In the lantern’s dim, hot glow, Madyl saw the end of thread rush up and away as if the wind had somehow caught it. The rest of the strand quickly followed, rising to follow the flying end, vanishing into the dark, while Pecron still held the other. In moments, the thread had all lifted off the ground, and what the boy still held now jerked taut.
“There! That’s the signal,” Pecron exclaimed. Hastily he began following the thread, grasping it hand over hand, while Madyl scurried after him with the lantern. What were they doing now? Magic thread was indeed interesting, but clearly this boy used it to find his way to something else. She considered asking again what wonderful thing they were to see, but decided against it, figuring that he seemed to prefer showing his mysterious surprises to explaining them. After they had hurried for several minutes across the darkened beach, the thread’s direction turned off into the grassy dunes, and then into something like a wild meadow beyond them. Had the thread really been this long to begin with? Had it somehow lengthened magically?

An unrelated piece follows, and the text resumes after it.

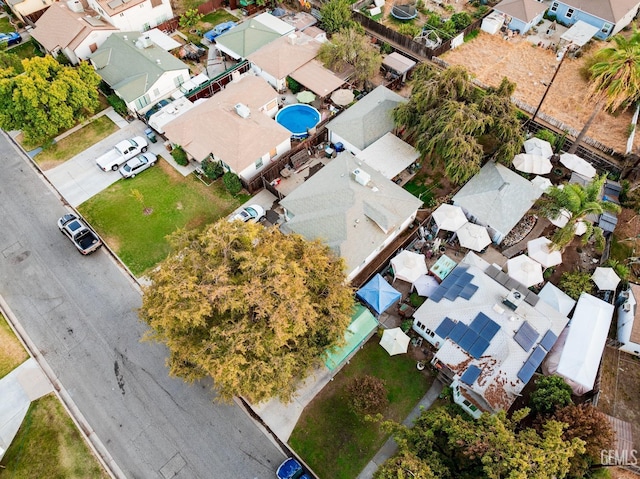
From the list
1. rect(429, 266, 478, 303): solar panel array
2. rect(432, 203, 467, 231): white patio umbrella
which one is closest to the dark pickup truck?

“Almost there now, I can tell,” Pecron declared. The ground now began to slope upward. Madyl, already panting, hoped that this boy did not expect her to run after him too much farther, especially uphill. They wriggled through a dense clump of trees and shrubbery, after which Pecron abruptly stopped. This time his behavior did not puzzle Madyl at all.
A stone’s throw ahead of them, at the top of a low bluff, stood a sort of gigantic tool or machine. Despite the darkness, the subtlest glow seemed to rest on it like a layer of dust, so that it stood out against the night. It looked like an enormous telescope, made of silver or something similar, standing on three great legs and facing up into the sky. The nearer, narrower end, which emitted a clear if soft light, looked wide enough for several men’s heads to peer through.
“What . . . how . . .?” Madyl stammered, gaping at the towering, luminous instrument.
“Yes, this is it!” Pecron cried joyously. “This, Madyl of Lychmar, is my secret kingdom—and it can be anyone’s! Come see!” He raced on toward the telescope. Wild with excitement, Madyl needed no urging to follow.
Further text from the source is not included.